Despite well-established evidence of the correlation between low volumes and worse patient outcomes, more than 600 cancer surgeries in California were performed at hospitals that did only one or two of the procedures a calendar year, a report released Thursday found.
The California HealthCare Foundation evaluated the rates for 11 cancers. The others include brain, breast, colon, liver, lung, pancreas, prostate and rectum. The foundation studied how many surgeries each of the state's hospitals performed in 2014 and found that more than 60% of patients had surgery at low-volume locations even when a high-volume facility was within 50 miles.
Of 354 esophagus cancer surgeries, 19% were performed at hospitals where two or fewer were performed, defined in the report as “low volume.” Of 1,030 stomach cancer operations, 11% were done at low-volume facilities. For bladder cancer surgeries, 9%.

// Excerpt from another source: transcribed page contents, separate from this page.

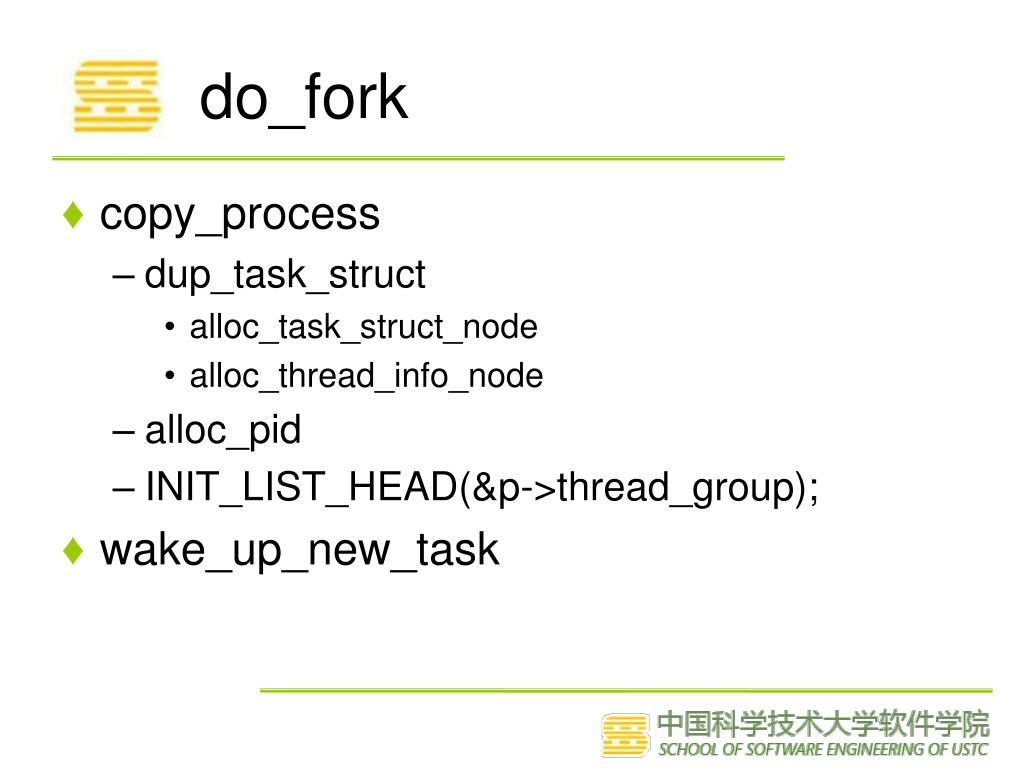 do_fork

♦ copy_process
– dup_task_struct
• alloc_task_struct_node
• alloc_thread_info_node
– alloc_pid
– INIT_LIST_HEAD(&p->thread_group);
♦ wake_up_new_task

中国科学技术大学软件学院
SCHOOL OF SOFTWARE ENGINEERING OF USTC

There has been increased focus on the safety impact when facilities do not perform enough volumes of procedures. Several hospitals and health systems announced this year that they would set an annual minimum. In May, U.S. News and World Report announced its “Common Care” rating system, which in part looks at how experienced a hospital is at treating conditions.

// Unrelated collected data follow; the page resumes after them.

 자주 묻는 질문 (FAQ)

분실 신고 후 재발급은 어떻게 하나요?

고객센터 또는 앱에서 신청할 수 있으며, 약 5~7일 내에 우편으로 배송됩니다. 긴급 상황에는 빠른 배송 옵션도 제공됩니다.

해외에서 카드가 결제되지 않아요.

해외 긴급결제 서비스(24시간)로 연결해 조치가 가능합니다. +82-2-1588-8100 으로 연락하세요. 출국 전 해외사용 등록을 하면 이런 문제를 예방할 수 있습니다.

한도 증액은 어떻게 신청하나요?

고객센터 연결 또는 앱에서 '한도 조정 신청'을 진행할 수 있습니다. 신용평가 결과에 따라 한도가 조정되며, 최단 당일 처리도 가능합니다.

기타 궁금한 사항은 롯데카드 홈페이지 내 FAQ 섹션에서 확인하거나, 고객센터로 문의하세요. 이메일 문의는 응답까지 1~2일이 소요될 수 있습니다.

The issue bubbled up again in June after a series of pediatric deaths at a Florida hospital. That facility shuttered its pediatric cardiothoracic surgery program two months later. Health quality and policy leaders said hospitals wanting to delve into new areas of surgical specialty should face tougher scrutiny before being allowed to launch a new program.

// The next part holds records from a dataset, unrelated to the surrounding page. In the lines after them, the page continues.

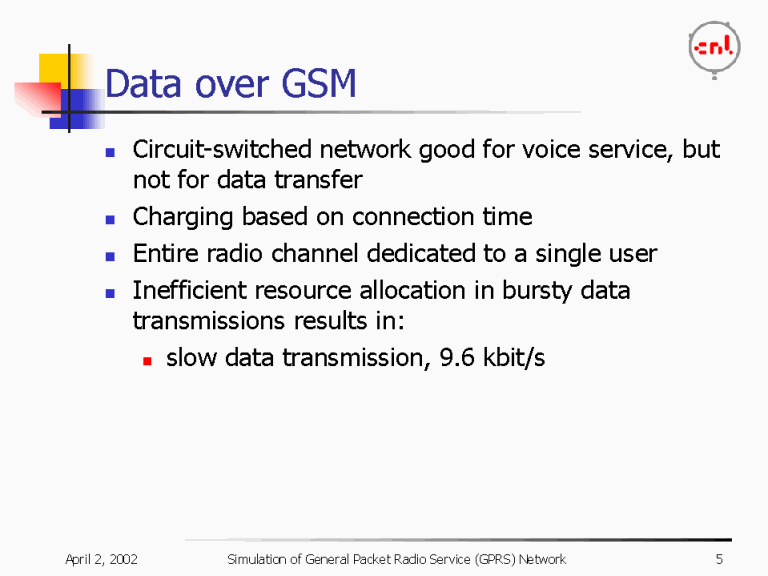 cnl

Data over GSM

- Circuit-switched network good for voice service, but not for data transfer
- Charging based on connection time
- Entire radio channel dedicated to a single user
- Inefficient resource allocation in bursty data transmissions results in:
  - slow data transmission, 9.6 kbit/s

April 2, 2002　　Simulation of General Packet Radio Service (GPRS) Network　　5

The analysis from California used ICD-9 diagnostic and procedure codes to measure the volume of surgeries for each type of cancers. The 11 chosen were those for which evidence has shown an association between low volume and higher mortality.
The report also listed other adverse outcomes for each cancer, such as longer lengths of stay after brain and breast cancer surgery, postoperative complications following colon and lung cancer surgery and readmission following prostate cancer surgery.